Lire ici sa sortie :
L’ÉTAT DES ROUTES : LE « FONDS DE COMMERCE » DES VOLEURS DU RDPC.
Parfois, j’ai peur que les abonnés à ma page trouvent que j’en fais trop. Le fait est que je combats ces gens depuis 35 ans; que j’en sais un rayon sur les méthodes de ces fossoyeurs de la République.
LA TECHNIQUE EMPLOYÉ
Depuis bientôt un mois, la ville de Douala se rapproche d’une île isolée puisque sortir ou entrer dans la ville se révèle être une entreprise des plus difficiles.
L’état des routes est tellement dégradé qu’il faut parfois jusqu’à 12h pour sortir de la ville, alors que 30 minutes en moyenne serait nécessaire.
Alors, des naïfs se disent: « ces gens sont très incompétents ». Ils n’ont rien compris car, tous les responsables de cette situation savent exactement ce qu’ils font. Ils savent que si la route est bien entretenue, il faudra juste boucher quelques trous de temps à autre.
En revanche, laisser la route se dégrader comme c’est le cas actuellement, surtout en pleine campagne électorale, poussera de toute façon le pouvoir à réagir dans « l’urgence ». Or, pour eux, l’urgence est un allié capital: on ne peut être ni rigoureux sur le cahier de charges, ni sur les prix en de telles circonstances et, avec leurs complices chefs d’entreprises, le gâteau à partager sera plus important.
UN AUTRE EXEMPLE SOUS FOCHIVE
Fochive a été longtemps le chef de la police dans ce pays: redoutable, cynique dans la traque des opposants politiques. Il a sévit sous AHIDJO comme sous BIYA, qui ont su apprécier ses « talents » en matière de répression.
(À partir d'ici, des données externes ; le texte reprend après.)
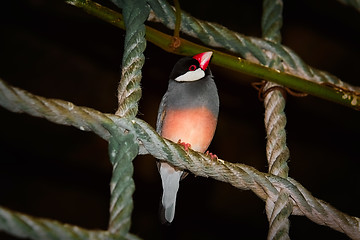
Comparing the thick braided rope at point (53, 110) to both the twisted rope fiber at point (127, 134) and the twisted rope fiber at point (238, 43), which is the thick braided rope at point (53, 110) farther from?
the twisted rope fiber at point (238, 43)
Il avait l’habitude de recevoir à partir de minuit. le jour de ma convocation, je me présente dès 23h pour éviter des problèmes inutiles. En l’attendant, un de ses adjoints, originaire du Nord-Ouest, reconnaît le jeune Directeur de publication de Challenge Hebdo que j’étais et me propose de venir attendre dans son bureau.
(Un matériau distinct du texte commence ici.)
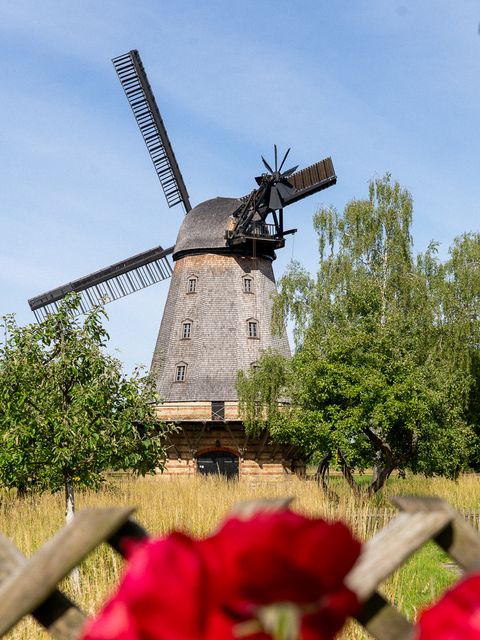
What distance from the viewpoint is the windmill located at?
97.0ft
Depuis mon arrivée, j’avais remarqué une grande effervescence dans l’immeuble : des gens entraient et sortaient à un rythme soutenu. Avec la naïveté de mon jeune âge, j’avais posé la question du pourquoi d’une telle agitation.
Le Commissaire a éclaté de rires. Sous le sceau de la confidence, il m’a dit que c’était ainsi tous les ans à l’approche de la fête du 20 mai; que les responsables faisaient tout pour passer les commandes des tenues des policiers et autres accessoires indispensables pour la parade en retard.
A 15 jours de l’événement, ils mettaient la pression sur la Présidence de la République en expliquant que ça grognait au sein de la police. Alors on affretait des cargos militaires pour aller chercher, en « urgence absolue », le matériel en France.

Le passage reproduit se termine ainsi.